==== Texto de leitura

Mariana Alves Teixeira

Licenciada em Direito pela Faculdade de Direito da Universidade do Porto.
Mestre em Direito dos Contratos e da Empresa pela Escola de Direito da Universidade do Minho.


Da (des)proteção do Candidato a Emprego em Face da Inteligência Artificial é a recente obra de sua autoria. Obra publicada pelo Grupo Almedina e disponibilizada no mercado a 9 de Novembro de 2023.

Consulte a obra neste link.


  1. Discriminação algorítmica: uma verdadeira discriminação?

No seio do desenvolvimento tecnológico que marca as últimas décadas, a Inteligência Artificial (IA) e a análise de dados têm vindo a afirmar-se como recursos verdadeiramente indestronáveis para os processos decisórios das organizações.

Posto de forma simplista, os sistemas de IA operam a partir dos chamados dados de entrada (inputs), que podem incluir qualquer informação que partilhamos online, para alimentar um algoritmo que, por meio da análise e combinação dessas informações, identifica padrões e cria modelos. Esses modelos, por sua vez, são utilizados para fazer previsões sobre os indivíduos e operar classificações sobre eles[1].

No contexto particular do recrutamento de trabalhadores, estas novas ferramentas são utilizadas nas várias etapas do processo, levantando um sem número de questões em matéria de proteção dos direitos dos candidatos. Vejamos, exemplificativamente: porque é que determinado anúncio de emprego publicitado na rede social Facebook se apresenta no feed de um utilizador, mas não no feed de outro? Quais são os critérios que orientam os sistemas de avaliação automatizada de currículos, que são utilizados para fazer a primeira triagem entre os candidatos, preferindo uns em detrimento de outros com base nos respetivos CVs? Ou, ainda, que critérios são considerados pelos sistemas automatizados de contratação para adaptar as propostas de emprego dirigidas a cada candidato, por forma a aumentar a probabilidade de aceitação?

Deste rol de perguntas, que vimos de enunciar, assoma-se uma inquietação maior, que vem sendo tratada pela doutrina sob a designação de discriminação algorítmica, pretendendo tipificar uma nova forma de discriminação que emerge do contexto digital[2].

========
==== Registos extraídos

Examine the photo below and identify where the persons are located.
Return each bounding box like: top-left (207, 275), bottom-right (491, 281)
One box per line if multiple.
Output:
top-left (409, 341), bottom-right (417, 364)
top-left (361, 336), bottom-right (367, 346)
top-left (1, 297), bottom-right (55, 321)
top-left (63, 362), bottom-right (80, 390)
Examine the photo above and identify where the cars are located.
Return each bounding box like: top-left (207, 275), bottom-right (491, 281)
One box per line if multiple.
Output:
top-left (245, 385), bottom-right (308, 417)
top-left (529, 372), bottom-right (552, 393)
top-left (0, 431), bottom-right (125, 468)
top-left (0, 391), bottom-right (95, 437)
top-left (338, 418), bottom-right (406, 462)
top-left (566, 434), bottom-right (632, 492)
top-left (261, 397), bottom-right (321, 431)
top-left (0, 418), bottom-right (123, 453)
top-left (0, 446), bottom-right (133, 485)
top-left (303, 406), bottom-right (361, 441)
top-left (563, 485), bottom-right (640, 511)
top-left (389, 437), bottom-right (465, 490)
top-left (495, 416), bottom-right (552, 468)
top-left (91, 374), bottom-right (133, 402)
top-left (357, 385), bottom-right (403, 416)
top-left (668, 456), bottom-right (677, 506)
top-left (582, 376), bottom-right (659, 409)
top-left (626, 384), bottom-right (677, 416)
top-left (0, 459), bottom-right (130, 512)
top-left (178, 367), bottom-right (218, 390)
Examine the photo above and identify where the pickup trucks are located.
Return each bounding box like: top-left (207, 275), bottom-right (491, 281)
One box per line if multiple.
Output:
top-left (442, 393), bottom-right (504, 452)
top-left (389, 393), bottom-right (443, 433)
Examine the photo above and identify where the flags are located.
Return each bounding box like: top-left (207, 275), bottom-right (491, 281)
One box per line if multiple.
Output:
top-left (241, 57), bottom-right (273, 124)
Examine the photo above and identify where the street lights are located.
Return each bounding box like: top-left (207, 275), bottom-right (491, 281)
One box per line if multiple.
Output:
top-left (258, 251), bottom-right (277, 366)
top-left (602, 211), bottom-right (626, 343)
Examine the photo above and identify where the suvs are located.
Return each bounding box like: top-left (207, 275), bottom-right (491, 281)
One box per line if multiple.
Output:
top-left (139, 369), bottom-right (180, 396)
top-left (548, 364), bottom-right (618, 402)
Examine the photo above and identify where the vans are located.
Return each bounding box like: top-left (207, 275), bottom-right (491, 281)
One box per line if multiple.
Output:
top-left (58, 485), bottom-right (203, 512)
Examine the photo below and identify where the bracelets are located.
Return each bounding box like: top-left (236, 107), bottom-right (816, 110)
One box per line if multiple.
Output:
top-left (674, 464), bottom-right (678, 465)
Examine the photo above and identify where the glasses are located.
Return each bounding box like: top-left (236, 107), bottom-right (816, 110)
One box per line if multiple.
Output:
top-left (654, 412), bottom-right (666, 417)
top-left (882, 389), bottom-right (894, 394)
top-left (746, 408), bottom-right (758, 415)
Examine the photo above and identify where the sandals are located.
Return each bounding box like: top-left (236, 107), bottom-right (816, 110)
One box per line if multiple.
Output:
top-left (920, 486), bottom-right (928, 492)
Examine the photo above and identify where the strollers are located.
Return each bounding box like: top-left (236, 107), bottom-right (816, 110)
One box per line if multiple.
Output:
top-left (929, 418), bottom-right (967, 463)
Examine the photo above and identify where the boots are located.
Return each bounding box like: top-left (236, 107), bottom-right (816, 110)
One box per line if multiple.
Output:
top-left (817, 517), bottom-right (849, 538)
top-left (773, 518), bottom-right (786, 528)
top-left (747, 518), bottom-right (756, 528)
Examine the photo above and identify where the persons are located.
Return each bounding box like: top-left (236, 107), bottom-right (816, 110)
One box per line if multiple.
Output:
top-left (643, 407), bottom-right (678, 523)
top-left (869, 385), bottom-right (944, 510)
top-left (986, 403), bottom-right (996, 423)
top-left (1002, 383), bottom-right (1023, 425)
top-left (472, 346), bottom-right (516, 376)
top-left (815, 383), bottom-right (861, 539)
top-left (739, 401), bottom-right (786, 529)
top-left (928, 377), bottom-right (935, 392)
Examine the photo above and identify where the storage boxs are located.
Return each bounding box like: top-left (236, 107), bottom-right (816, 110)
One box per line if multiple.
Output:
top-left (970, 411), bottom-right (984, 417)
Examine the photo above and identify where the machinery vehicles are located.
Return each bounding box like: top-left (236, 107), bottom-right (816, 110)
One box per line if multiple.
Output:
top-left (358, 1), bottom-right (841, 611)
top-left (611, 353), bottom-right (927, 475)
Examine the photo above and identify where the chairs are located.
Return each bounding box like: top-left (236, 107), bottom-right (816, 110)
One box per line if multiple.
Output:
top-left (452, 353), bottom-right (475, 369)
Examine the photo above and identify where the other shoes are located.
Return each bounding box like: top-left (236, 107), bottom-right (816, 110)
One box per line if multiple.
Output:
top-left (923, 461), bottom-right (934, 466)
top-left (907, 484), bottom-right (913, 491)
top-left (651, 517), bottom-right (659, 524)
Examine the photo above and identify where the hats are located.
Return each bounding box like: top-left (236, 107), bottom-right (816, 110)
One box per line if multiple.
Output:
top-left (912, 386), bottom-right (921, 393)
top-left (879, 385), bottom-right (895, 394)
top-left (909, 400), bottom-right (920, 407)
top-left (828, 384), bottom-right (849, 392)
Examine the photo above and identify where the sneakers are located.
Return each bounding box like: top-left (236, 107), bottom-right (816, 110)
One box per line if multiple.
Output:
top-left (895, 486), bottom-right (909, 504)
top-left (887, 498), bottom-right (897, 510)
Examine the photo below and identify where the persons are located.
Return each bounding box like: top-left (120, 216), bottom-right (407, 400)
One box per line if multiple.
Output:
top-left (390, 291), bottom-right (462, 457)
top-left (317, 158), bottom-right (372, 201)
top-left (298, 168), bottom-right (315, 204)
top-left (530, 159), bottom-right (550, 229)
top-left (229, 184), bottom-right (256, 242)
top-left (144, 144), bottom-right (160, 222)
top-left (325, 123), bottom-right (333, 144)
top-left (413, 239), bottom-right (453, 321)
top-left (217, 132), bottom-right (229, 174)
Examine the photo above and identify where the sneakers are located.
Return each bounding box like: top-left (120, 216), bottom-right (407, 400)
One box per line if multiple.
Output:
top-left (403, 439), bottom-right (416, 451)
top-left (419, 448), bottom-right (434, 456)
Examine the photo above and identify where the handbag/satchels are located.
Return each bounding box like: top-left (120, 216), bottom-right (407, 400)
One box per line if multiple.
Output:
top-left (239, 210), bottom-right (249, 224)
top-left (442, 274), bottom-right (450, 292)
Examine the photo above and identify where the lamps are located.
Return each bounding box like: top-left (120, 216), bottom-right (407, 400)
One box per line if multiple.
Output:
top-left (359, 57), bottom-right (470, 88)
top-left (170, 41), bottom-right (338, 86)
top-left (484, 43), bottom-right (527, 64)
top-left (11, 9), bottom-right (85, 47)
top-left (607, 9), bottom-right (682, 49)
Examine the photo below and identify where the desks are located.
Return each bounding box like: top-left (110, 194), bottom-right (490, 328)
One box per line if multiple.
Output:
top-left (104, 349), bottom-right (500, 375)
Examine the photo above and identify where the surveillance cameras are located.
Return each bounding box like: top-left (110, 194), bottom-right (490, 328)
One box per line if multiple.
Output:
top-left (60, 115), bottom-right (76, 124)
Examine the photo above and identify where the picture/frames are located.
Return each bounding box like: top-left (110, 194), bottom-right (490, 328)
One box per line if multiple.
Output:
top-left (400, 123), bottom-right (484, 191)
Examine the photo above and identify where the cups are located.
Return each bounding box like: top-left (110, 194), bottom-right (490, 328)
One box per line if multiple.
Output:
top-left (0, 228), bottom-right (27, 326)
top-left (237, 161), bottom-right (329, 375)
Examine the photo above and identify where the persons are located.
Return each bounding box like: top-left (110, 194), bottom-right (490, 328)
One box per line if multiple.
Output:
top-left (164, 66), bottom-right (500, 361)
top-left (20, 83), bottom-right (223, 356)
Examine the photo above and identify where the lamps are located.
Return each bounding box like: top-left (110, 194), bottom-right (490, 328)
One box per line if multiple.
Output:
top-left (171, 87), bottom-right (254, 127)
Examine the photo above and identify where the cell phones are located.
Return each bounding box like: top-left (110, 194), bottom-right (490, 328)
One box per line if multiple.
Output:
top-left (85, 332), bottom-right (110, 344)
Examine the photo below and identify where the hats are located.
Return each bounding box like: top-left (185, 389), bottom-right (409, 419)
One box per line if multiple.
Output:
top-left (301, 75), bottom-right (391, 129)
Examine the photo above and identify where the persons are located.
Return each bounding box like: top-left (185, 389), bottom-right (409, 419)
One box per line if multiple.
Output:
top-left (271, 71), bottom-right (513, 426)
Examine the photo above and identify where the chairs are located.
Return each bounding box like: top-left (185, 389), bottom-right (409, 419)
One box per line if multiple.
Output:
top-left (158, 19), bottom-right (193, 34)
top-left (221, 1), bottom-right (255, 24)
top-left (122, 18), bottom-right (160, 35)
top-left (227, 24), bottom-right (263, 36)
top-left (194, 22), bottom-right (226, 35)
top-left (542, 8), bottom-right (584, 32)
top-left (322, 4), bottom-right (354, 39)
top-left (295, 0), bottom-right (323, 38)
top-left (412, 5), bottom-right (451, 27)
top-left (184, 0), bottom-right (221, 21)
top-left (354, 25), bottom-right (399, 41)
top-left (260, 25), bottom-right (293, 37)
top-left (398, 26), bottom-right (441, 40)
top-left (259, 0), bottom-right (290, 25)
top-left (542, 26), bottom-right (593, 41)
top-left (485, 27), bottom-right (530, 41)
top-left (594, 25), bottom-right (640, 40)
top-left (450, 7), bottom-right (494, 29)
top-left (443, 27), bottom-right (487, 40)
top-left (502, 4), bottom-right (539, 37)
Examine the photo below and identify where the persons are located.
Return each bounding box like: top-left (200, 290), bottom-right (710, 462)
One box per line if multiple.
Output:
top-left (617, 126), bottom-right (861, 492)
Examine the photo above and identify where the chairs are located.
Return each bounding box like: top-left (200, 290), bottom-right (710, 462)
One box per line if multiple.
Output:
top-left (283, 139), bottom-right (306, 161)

========

Objetivo 1
Responda, com base no texto sobre discriminação algorítmica:
(a) Em que escola obteve Mariana Alves Teixeira o mestrado?
(b) Em que data foi a obra disponibilizada no mercado?
(c) Que rede social é dada como exemplo de publicação de anúncios de emprego?
Objetivo 2
Reescreva o trecho da listagem que vai da linha com "Examine the photo above and identify where the cups" até à linha com "top-left (271, 71), bottom-right (513, 426)", trocando "bounding box" por "region" e mantendo tudo o resto igual.

Resposta 1
(a) Na Escola de Direito da Universidade do Minho.
(b) A 9 de Novembro de 2023.
(c) O Facebook.

Resposta 2
Examine the photo above and identify where the cups are located.
Return each region like: top-left (110, 194), bottom-right (490, 328)
One box per line if multiple.
Output:
top-left (0, 228), bottom-right (27, 326)
top-left (237, 161), bottom-right (329, 375)
Examine the photo above and identify where the persons are located.
Return each region like: top-left (110, 194), bottom-right (490, 328)
One box per line if multiple.
Output:
top-left (164, 66), bottom-right (500, 361)
top-left (20, 83), bottom-right (223, 356)
Examine the photo above and identify where the lamps are located.
Return each region like: top-left (110, 194), bottom-right (490, 328)
One box per line if multiple.
Output:
top-left (171, 87), bottom-right (254, 127)
Examine the photo above and identify where the cell phones are located.
Return each region like: top-left (110, 194), bottom-right (490, 328)
One box per line if multiple.
Output:
top-left (85, 332), bottom-right (110, 344)
Examine the photo below and identify where the hats are located.
Return each region like: top-left (185, 389), bottom-right (409, 419)
One box per line if multiple.
Output:
top-left (301, 75), bottom-right (391, 129)
Examine the photo above and identify where the persons are located.
Return each region like: top-left (185, 389), bottom-right (409, 419)
One box per line if multiple.
Output:
top-left (271, 71), bottom-right (513, 426)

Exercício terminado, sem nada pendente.